On the Money Trail

By Beacon Staff

Most folks expect the race between incumbent U.S. Sen. Jon Tester (D) and challenger Congressman Denny Rehberg (R) to be as much a nail-biter as the 2006 race between Tester and then-incumbent Conrad Burns.

With the Supreme Court taking limits off contributions for “independent expenditures,” 2012 should be the greatest election ever in terms of ad sales for Montana’s media trade. For we the people, though, I suspect it will be probably the worst ever.

Why? I’ve recently written about a couple of Congressional bills that I favor: HR-1581, and HR-1505. Both bills generated the expected reaction from environmentalists – the usual letters to the editor, guest columns, and comments statewide. Then along came a new twist:

An outfit called “Montana Hunters and Anglers Action” (HA Action) popped out of the woodwork, buying $200,000 worth of TV ads flogging Rehberg for his co-sponsorship of two bills that the Senate won’t touch and Obama won’t sign.

How, and why, does an organization come out of nowhere with 200 grand for what are top-tier professional ads? Was it a PAC? Some rich idealist? Passing the hat at the gun club? Or … have the Beltway bandits discovered Montana?

Shoot, they already have … remember Conrad Burns lost to Tester, at least in part because he was linked to slimeball lobbyist Jack Abramoff.

Abramoff converted to righteousness in jail.
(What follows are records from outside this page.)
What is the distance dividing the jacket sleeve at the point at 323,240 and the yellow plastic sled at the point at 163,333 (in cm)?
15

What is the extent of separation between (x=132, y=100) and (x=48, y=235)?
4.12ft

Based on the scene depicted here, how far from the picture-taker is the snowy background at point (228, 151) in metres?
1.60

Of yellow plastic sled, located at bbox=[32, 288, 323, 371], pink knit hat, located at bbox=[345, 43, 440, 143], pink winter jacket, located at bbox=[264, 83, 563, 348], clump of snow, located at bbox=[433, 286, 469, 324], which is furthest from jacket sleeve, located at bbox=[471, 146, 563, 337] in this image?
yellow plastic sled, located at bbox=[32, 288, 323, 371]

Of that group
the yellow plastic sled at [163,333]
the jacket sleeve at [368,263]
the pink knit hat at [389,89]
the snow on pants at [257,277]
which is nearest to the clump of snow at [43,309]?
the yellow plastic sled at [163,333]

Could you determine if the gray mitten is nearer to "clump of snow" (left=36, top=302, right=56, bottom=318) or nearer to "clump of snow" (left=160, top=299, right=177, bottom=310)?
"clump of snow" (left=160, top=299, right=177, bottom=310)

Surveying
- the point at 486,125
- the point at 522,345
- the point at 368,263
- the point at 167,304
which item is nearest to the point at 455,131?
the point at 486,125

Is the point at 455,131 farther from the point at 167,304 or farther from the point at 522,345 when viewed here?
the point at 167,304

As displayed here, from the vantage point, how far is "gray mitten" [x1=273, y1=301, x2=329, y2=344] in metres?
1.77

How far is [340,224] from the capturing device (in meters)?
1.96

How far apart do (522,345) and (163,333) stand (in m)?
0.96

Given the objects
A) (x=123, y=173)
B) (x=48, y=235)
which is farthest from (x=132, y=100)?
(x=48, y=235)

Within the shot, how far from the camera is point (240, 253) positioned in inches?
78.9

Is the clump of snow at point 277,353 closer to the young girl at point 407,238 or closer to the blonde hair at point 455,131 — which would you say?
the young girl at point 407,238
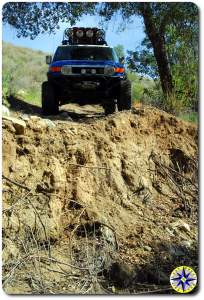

Freshly rehabilitated, with a book to sell and nothing left to lose, Abramoff gave a horrifying interview to CBS’s “60 Minutes.” Among other things, Abramoff told America how the revolving door between K Street and Congress spins: Abramoff would hint to Congressional staffers (especially chiefs of staff) that they “consider coming working for us” as a lobbyist. From then on, as Abramoff bragged, “We owned them.”

It appears that HA Action is lobbying, or what lobbyists like to call strategic communications.”The website norehberglandgrab.com (along with mirror-website montanahuntersandanglers.com) was registered Oct. 21 to HA Action’s treasurer, Barrett Kaiser of Billings.

Ring a bell? It should: Mr. Kaiser rose to Montana state director during his 10 years working for Sen. Max Baucus. Now he’s a consultant. Using the same cellphone number he had when he worked for Max, Kaiser “provides strategic communications services across the West,” at what Politico termed a “Democratic consulting firm,” Hilltop Public Strategies.

Hmmm. I’m sure that when Mr. Kaiser agreed to become HA Action’s treasurer, he was fully aware that, as a 501(c)4 organization, HA Action won’t have to disclose its donors.

Another HA Action director is George Cooper, a former Cable News Network producer. After CNN, Cooper spent seven years at an environmental group. Now, he’s a lobbyist, senior vice president at Cauthen, Forbes and Williams, running “CFW’s strategic communications practice [working] closely with the firm’s clients to develop and implement effective public relations and media strategies.”

As for CFW itself, its core product is “strong working relationships with Members [including the Senate Finance Committee], as well as the Senate Democratic leadership, to help ensure that our clients’ needs are met.” That relationship is the stock in trade of CFW principal Jeffrey Forbes. Forbes “served most recently as the Democratic Staff Director for the US Senate Committee on Finance in 2003. Before assuming this role at the Committee, he served as chief of staff to Senator Max Baucus from 1999-2002.”

Now, all these fellows are doing is cashing in on their “experience.” Everybody does it. And with the Citizens United ruling taking the gloves off secretive independent expenditures by monied (not necessarily corporate) America, it probably makes sense for HA Action to hammer Rehberg hard and early with secret money of their own. The Democrats might be first out of the gate, but trust me, there’s going to be a thundering herd of Republicans along shortly.

So get ready. All voters, not only Montanans, should expect saturation advertising from “independent expenditure” groups to absolutely overwhelm advertising from the actual candidates in 2012.

I fear that after the “independent expenditure” groups have utterly slaughtered the reputations of the candidates, we will all be so disgusted about voting for the “lesser of two evils” – we’ll lack the energy needed to address a much greater evil.